I ran a game for a short time (sadly it fell apart early on) in which the premise was this: Superheroes have taken over a post-apocalyptic earth -- the destruction caused by a huge war in which governments tried to hunt down and control supers who fought back and took over but nukes were flung about and superpowers basically destroyed everything.  Now there's miles of wasteland between garden cities in domes, but they rule like total tyrants.  The PCs were normal people who tried to fight this, got exiled out of the domes, and found an old VIPER base.  It was based on the 4th edition VIPER suggested story and players really liked it.  It would have been interesting to see where it went, with smart, driven people using VIPER tech and resources against evil, lazy supers.

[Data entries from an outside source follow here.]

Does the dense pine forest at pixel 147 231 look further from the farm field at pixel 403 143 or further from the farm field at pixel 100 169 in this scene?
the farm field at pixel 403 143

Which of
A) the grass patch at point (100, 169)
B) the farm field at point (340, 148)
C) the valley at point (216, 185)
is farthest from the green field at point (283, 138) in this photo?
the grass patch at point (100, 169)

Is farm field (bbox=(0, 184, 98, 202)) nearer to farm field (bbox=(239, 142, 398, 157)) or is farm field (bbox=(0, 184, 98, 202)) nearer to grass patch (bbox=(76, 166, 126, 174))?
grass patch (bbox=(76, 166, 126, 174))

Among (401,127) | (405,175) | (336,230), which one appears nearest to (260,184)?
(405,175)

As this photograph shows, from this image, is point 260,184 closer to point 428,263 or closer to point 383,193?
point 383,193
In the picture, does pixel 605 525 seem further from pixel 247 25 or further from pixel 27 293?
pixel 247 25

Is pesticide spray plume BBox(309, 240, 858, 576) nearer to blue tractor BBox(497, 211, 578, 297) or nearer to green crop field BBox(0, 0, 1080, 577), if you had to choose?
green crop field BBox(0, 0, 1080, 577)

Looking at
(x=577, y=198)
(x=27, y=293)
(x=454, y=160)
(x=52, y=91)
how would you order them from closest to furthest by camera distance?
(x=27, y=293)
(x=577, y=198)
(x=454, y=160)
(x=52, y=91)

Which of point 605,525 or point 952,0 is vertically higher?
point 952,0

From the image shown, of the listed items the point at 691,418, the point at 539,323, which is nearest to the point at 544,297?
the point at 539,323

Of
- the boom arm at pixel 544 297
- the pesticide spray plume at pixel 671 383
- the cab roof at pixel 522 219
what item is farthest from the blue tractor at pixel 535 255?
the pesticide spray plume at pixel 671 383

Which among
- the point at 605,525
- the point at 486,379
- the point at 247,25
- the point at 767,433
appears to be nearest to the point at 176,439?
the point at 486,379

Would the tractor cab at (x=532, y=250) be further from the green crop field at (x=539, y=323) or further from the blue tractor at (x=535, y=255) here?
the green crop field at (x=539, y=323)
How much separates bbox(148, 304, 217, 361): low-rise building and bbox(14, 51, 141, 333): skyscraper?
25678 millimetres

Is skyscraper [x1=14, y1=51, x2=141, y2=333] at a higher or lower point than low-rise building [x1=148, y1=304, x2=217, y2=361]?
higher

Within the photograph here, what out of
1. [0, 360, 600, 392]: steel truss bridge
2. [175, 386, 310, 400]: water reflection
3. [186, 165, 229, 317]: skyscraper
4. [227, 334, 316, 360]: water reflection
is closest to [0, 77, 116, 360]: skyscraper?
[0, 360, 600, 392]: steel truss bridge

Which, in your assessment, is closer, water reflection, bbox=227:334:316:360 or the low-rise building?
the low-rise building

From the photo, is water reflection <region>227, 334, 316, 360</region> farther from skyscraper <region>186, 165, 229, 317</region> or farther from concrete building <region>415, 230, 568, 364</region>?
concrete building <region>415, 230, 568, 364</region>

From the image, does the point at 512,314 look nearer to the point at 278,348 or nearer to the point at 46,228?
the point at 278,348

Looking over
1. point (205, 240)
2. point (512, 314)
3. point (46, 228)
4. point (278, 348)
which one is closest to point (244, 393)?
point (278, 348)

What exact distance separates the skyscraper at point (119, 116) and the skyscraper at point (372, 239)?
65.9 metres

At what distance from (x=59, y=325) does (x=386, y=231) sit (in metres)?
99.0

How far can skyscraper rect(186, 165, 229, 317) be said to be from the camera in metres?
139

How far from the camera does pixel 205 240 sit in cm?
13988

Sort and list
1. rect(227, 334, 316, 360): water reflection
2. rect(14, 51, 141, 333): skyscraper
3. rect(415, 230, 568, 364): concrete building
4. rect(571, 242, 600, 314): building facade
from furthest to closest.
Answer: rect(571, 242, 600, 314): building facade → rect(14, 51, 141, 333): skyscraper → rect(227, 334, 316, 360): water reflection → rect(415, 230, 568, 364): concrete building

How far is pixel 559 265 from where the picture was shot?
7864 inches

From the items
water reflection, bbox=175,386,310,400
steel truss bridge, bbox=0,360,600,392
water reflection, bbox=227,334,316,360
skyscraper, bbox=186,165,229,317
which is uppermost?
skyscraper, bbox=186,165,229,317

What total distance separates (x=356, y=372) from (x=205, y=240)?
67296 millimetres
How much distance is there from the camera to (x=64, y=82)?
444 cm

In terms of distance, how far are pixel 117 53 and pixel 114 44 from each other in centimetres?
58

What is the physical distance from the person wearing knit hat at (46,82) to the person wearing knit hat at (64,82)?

  Huh, it’s kind of a cross between Mad Max and The Boys.   Neat.

 

10 hours ago, steriaca said:

Of course.  Commander Confederate decided that making everyone who is non-white a slave is best for society. Lots of people, including whites, disagree with him.

 

If Commander Confederate snatches criminals off the streets and sells them as slaves (after breaking them), is he a hero or villain? (Villain obviously.) Are the heroes that seek him out to stop him proactive or reactive? (Probably would depend if they only suspect such a thing is happening or if they just stumble across the plot.)


     Doc Savage, one of my favorite pulp characters used to capture criminals and give them brain surgery at his Crime College to eliminate their memories and criminal tendencies and when they recovered enough they were taught a useful trade and released into society.  If there’s a difference between this and a lobotomy, I can’t see it.  
     The writer, Lester Dent was working from the best of intentions of his era, but to a modern audience it can be a little chilling.  Is Doc still a hero or is he somebody who needs to be stopped?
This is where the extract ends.